Solved – Multiple regression analysis with spatial data as independent variable

categorical datamultiple regressionnonlinear regression

In my PhD thesis I am working on spatial modeling of different chemical parameters in groundwater, and for spatial modeling I am also using the multiple statistical approach.
I have a question about multiple regression analysis. (Or it is better to use polynomial regression?)

The equation for spatial regression modeling is: $Y = α +
β_1x_1 + β_2x_2 +…. + β_ix_i + ε$

For my dependent variable, I have concentrations of calcium in groundwater, which were measured from different sampling points in the entire research area. For the independent variable, I choose the spatial data that influence the distribution of calcium in groundwater. I have lithology, vegetation, slope, climatic conditions (temperature, precipitation), depth of soil, …

The problem is that lithology and vegetation are categorical data (lithology = 3 categories from 1 to 3, where 1 means clastic rocks, 2= carbonate rocks and 3= metamorphic and igneous rocks; and vegetation = 4 categories (1= bare rocks, 2= agriculture land, 3= grassland, 4= forests); all others variables are numerical and continuous.

Do you have any idea how to solve the problem with categorical data in multiple regression analysis? Might it be better to use some other method?
Best regards and thank you very much for your help.

Best Answer

It's a little unclear what your objectives are, so other methods might be preferable depending on those. Polynomial regression may suit continuous variables, but wouldn't make sense for categorical ones. You can add higher-order terms for the continuous variables alongside categorical predictors though.

Nominal predictors can be added to a multiple regression model using dummy codes.
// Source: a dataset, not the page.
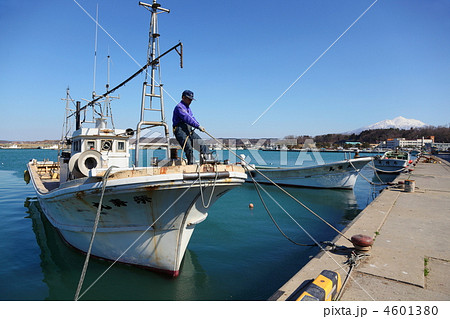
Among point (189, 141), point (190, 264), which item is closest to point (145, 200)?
point (189, 141)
In your case, you could enter lithology as two dummy variables: using clastic rocks as the reference group (for example; not necessarily the one you want to choose), you could create one binary variable indicating whether a case involves carbonate rocks (1 if so, 0 if not), and another equivalent one for metamorphic/igneous rocks. The same process of dummy coding can work for any number of levels, and won't be too much harder to interpret for vegetation. Here's an example dataset: $$\begin{array}{c|cccccc}\rm Case&\rm Carbonate&\rm Metamorphic/Igneous&\rm Farm&\rm Grass&\rm Forest&...\\\hline\small\rm Clastic\ bare&0&0&0&0&0&...\\\small\rm Carbonate\ bare&1&0&0&0&0&...\\\small\rm Igneous\ bare&0&1&0&0&0&...\\\small\rm Clastic\ farm&0&0&1&0&0&...\\\small\rm Carbonate\ farm&1&0&1&0&0&...\\\small\rm Igneous\ forest&0&1&0&0&1&...\\...&...&...&...&...&...&... \end{array}$$See how that works? (I can elaborate if not.) Just enter these binary predictors like any other. The corresponding $\beta$s represent the differences between given groups and the reference group.
E.g., $\beta_{\rm Carbonate}$ represents the difference between carbonate and clastic in the above example.